La décision de licenciement de la collaboratrice bénéficiant de l’ancienneté la plus forte semble devoir engager une longue bataille judiciaire.
En effet, cette procédure brutale de licenciement au lendemain des dernières élections de mars 2008 prise par le responsable du groupe, Michel Savin, pose des questions juridiques majeures :
1) faute d’avoir motivé cette décision sur des griefs précis, cette décision peut-elle être requalifiée de licenciement abusif ? Une procédure serait actuellement en cours afin d’obtenir cette requalification ?
2) Si ce licenciement est qualifié d’abusif, une indemnisation importante en résultera pour un agent doté de près de 25 ans d’ancienneté. Qui devra supporter le coût de cette indemnisation ? L’employeur de l’agent est le Département et non pas un groupe politique. Mais le Département semble vouloir considérer que cette décision d’un groupe politique doit être gérée sur les finances du groupe politique. S’il maintient cette ligne de conduite, il devrait impacter le montant de l’indemnisation sur les crédits du groupe politique concerné. Selon le montant, d’autres licenciements pourraient alors intervenir car les crédits du groupe pourraient être entièrement absorbés par cette réparation financière. Et si un contribuable considérait alors que ce licenciement brutal sans cause légitime constituait une faute "détachable du service public" qui ne doit donc pas donner lieu à réparation sur les deniers publics du Département ?

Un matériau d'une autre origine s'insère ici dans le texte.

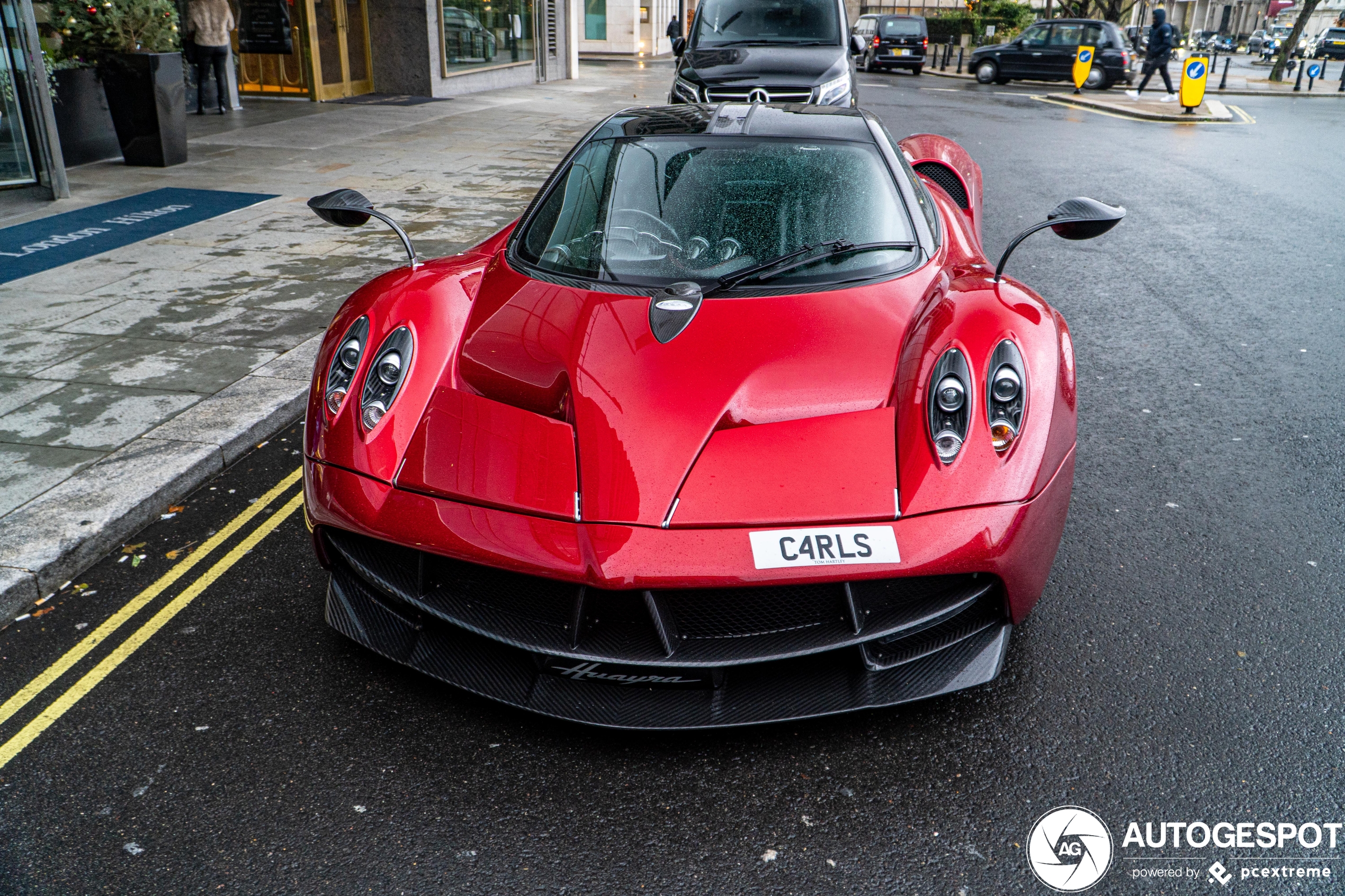 Pagani Huayra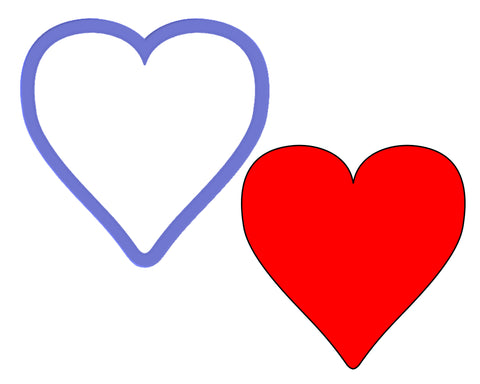 Heart #3 Cookie Cutter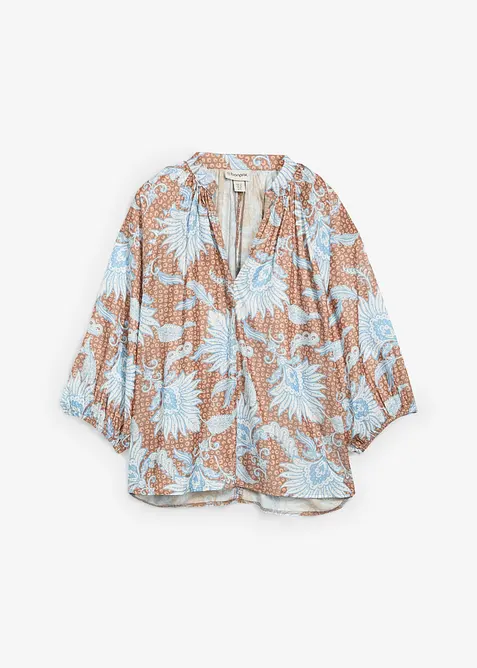 Tuniková halenka z jemné viskózové směsi, bonprix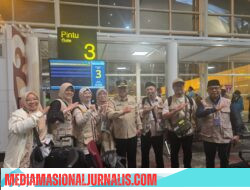 Arahan Menteri, Dirjen Ian Heriawan Pastikan Jemaah Haji SUB 16 Aman Terbang ke Madinah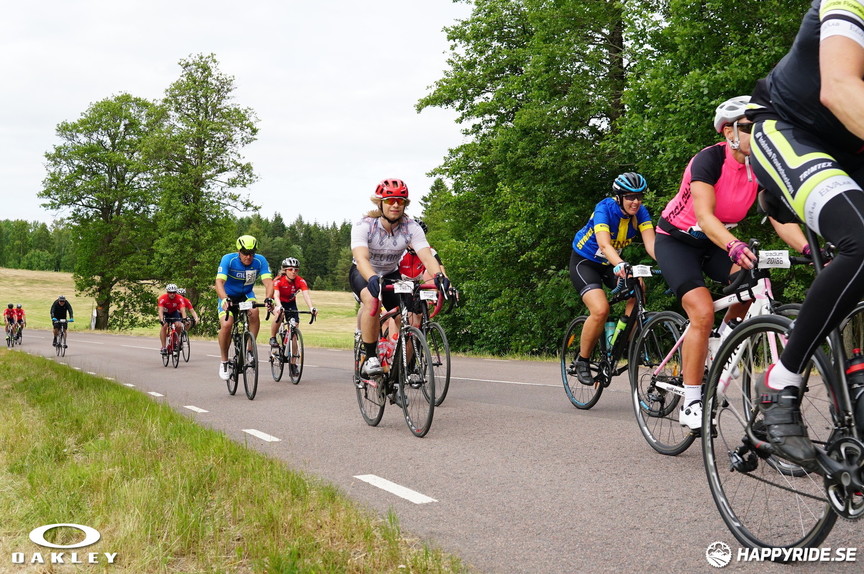 Bild från Vätternrundan 2018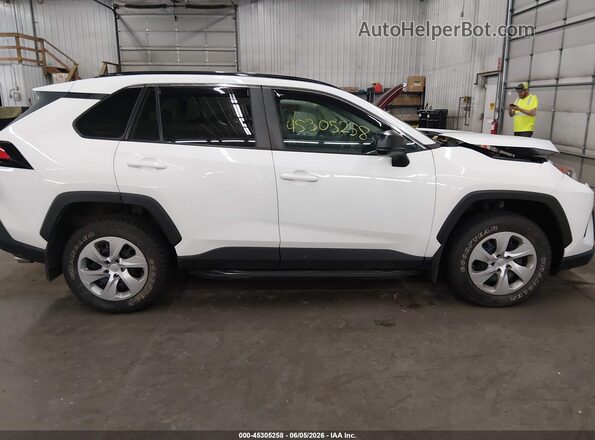 2T3F1RFV8LW091131 2020 TOYOTA RAV4 White Widok wnętrza 360 stopni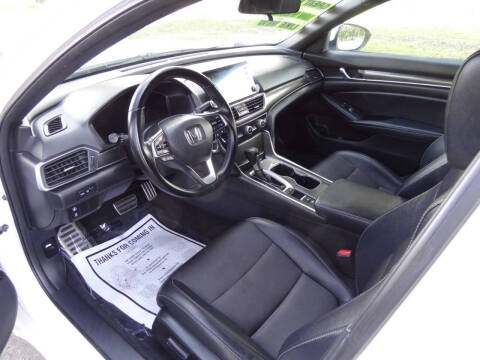 2018 Honda Accord Sport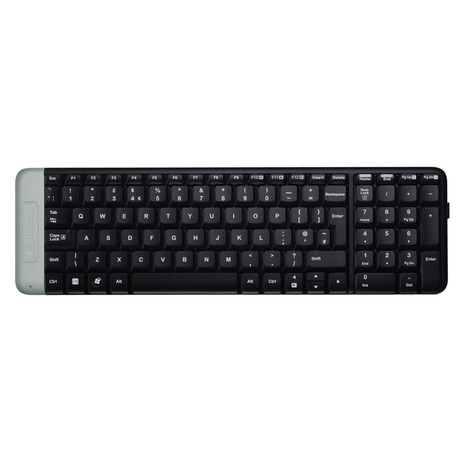 Klávesnice Logitech K230 CZ - černá - Logitech K230 CZ&nbsp;- černá (foto 5)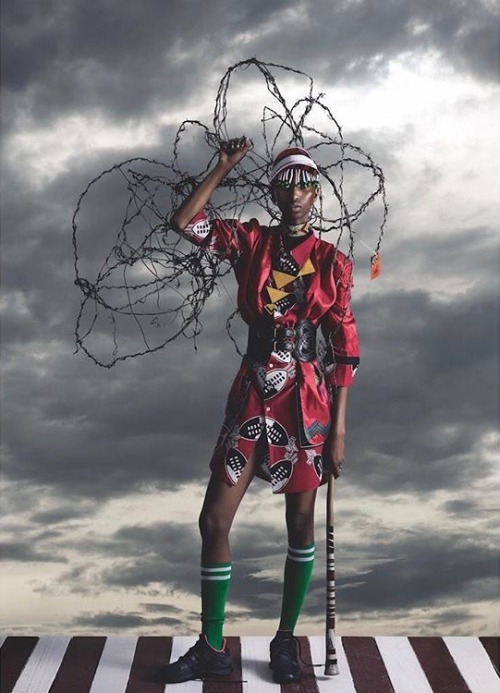 ohthentic:  misterlemonzest:  jilkos:The Players 🎲 for King Kong Magazine SS17Dennis Yeboah is ‘The Healer' 🔮Kgatlhiso Annah is ‘The Nosy Neighbour’ 🏏 Abel Kipaso is ‘The Construction Man’ 🚧 Samuel K. is ‘The Taxi Driver’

Facile donneur de leçons, Michel Savin est désormais très "exposé" depuis ces derniers mois pour avoir multiplié des actions très contestées et un contentieux de ce type ne semble plus du tout à exclure.
C’est donc une procédure judiciaire longue qui est engagée au sujet d’une décision incompréhensible et sur laquelle d’ailleurs Michel Savin ne s’est toujours pas expliqué publiquement alors même qu’elle risque de concerner désormais tous les contribuables isérois.